Oxford University Mathematician takes Oxford PHYSICS Admissions Test (PAT) - with @zhelyo_physics

Hey! I am 50 years out of college but I love the content. You Gentlemen are enthusiastic and you have fun. I love math and science. Thank you for making my day. When you love what you do, you never work a day in your life. Hope to see a lot more. ENJOY😊

DavidKrech-du

FIRST TIME LOOKING AT A PERSON WHO STRUGGLES IN PHYSICS BUT WHO IS ACTUALLY AN MATHEMATICIAN

LithinHariprasad-vgyr

You said at the end that you hadn't stopped smiling. I honestly feel like you are always smiling in your videos! It's really cool to see someone so excited and in love with the subject!

felixkersey

Looking forward to seeing the edit on this! So much fun to film!

zhelyo_physics

Great work Zhelyo (and Tom)! Looking forward to doing some of these with our students when we get back to work!! Have a good summer!

andrewgilday

There's definitely a very big difference in philosophy between physics and math profs for making test questions, probably comes from the differences in philosophy and mindset of physicists and mathematicians in general

copywright

Hidden in the solution of the gravitational hanging spheres problem is the approximation tan(theta) = sin(theta). This is acceptable as the angle will be small.

ericerpelding

You can think of force as equivalent with the gradient of a potential. If the gradient is zero, there is no force, if the gradient is not zero there is a force. When the ball is hanging at an angle, it is hanging straight down the gradient of the combined potential. Now we know that the ball will not hang around in any other location, and so it must be the only place where the potential and mechancal force on the rope are parallel, equal and opposite.

monkerud

You do have to consider the tension from the rope because there is no "horizontal component of the gravity". The horizontal component that is balanced with the gravitational force between the two spheres is the horizontal component of the tension. The vertical component of the tension is equal to mg, so the horizontal component is mg tan θ. Here we then use the assumption that δx << L to approximate tan θ as sin θ = δx/L. (Since we actually have tan θ = δx/√(L^2 - δx^2))

[Dataset extract]:

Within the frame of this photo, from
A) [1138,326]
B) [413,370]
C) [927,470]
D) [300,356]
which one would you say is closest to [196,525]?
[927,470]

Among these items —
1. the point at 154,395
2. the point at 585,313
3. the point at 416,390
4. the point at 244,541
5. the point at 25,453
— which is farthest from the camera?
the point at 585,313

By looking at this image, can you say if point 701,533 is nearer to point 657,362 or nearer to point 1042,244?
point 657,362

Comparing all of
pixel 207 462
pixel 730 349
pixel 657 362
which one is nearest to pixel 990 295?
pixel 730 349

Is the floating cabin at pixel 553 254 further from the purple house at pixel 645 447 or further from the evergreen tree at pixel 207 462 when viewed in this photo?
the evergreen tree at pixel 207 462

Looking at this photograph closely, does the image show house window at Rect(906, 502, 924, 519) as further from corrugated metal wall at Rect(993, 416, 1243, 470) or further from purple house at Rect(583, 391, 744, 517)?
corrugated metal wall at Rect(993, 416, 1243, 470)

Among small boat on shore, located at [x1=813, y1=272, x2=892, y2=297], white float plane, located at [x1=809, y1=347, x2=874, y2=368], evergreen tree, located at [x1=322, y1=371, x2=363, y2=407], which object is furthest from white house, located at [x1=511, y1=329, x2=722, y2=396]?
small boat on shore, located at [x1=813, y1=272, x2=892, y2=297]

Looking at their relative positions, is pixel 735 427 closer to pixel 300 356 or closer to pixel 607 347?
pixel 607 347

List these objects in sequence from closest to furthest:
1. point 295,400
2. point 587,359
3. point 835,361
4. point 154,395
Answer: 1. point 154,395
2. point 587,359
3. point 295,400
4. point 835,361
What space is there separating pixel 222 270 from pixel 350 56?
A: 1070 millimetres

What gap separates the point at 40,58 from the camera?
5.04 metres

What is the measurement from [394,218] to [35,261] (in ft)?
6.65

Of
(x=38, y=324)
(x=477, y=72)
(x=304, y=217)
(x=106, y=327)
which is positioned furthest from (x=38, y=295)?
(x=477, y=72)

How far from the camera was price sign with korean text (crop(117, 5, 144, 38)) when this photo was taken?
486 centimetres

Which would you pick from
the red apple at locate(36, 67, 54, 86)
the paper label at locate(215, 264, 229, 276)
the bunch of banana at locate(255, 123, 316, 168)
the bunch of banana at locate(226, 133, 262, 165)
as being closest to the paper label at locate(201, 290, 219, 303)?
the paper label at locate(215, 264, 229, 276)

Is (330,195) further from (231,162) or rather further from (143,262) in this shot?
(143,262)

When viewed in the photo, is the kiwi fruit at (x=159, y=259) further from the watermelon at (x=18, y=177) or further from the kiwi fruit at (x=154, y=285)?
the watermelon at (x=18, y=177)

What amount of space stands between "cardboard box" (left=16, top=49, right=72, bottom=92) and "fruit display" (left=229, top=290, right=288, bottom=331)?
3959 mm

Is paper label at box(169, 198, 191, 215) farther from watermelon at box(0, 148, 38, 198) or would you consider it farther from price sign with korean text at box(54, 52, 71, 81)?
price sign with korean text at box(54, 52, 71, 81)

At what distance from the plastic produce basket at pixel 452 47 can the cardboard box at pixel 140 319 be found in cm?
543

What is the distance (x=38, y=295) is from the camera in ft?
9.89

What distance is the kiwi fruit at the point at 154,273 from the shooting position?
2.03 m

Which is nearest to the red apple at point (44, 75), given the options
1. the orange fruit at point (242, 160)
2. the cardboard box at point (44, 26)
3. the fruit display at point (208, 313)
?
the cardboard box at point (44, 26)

[What you will do]:
a. List every username that stands on its own line in the comment thread about the Oxford physics admissions test video.
b. Echo word for word the passage of the comment thread about the Oxford physics admissions test video, starting at "Hey! I am 50" and ending at "fun to film!".
c. Proceed with the comment thread about the Oxford physics admissions test video from the point where it stops.
The data above are separate material and have no connection to the comment thread.

[Answers for the exercise]:
a.
DavidKrech-du
LithinHariprasad-vgyr
felixkersey
zhelyo_physics
andrewgilday
copywright
ericerpelding
monkerud

b.
Hey! I am 50 years out of college but I love the content. You Gentlemen are enthusiastic and you have fun. I love math and science. Thank you for making my day. When you love what you do, you never work a day in your life. Hope to see a lot more. ENJOY😊

DavidKrech-du

FIRST TIME LOOKING AT A PERSON WHO STRUGGLES IN PHYSICS BUT WHO IS ACTUALLY AN MATHEMATICIAN

LithinHariprasad-vgyr

You said at the end that you hadn't stopped smiling. I honestly feel like you are always smiling in your videos! It's really cool to see someone so excited and in love with the subject!

felixkersey

Looking forward to seeing the edit on this! So much fun to film!

c.
DylanNelsonSA

For question 4, I would have just used the mean of the binomial distribution np. If p is the probability of turning left, the np = 3/3 = 1. So the mean number of turns left is 1, which means 2 turns right. Or you can say p is the probability of turning right, so 6/3 = 2, 2 turns right 1 left as well. And that is C.

forthrightgambitia

For 6 I was really confused why both of you didn't chose A until I realized I had read the question wrong and the string was fixed in the middle. For 7 I used calculus to derived one of the kinematic equations and used that because I couldn't remember it but the energy approach is much simpler.

jacobharris

Hey Tom. I am from South Africa and a huge fan. Would love to see you sit a South African high school exam.

zidaneismail

Sum the potentials and take the gradient, which position along the balls freedom in position does the ball hang parallel to the gradient of the potential.

monkerud

La combinaison la plus probable est donc d’aller à droite deux fois et une fois à gauche, avec une probabilité de 12/27❤❤❤

Solution :
Pour résoudre cet exercice, nous devons trouver la valeur maximale de ( a ) telle que la somme des quantités de thé ne dépasse pas 3 fois la quantité de la première tasse.
La quantité totale de thé bue est une série géométrique :
S=1+a+a2+a3+…
Donc a< ou égal à 2/3
❤❤❤❤
Je fais la licence 1 en informatique mais je trouve tes exos sympa

alhassanedembele

I guessed that it was C with other reason

By the Definition, two thirds will Go right and one third left, that means the most likely combination is going twice right and once left (Sorry for my english)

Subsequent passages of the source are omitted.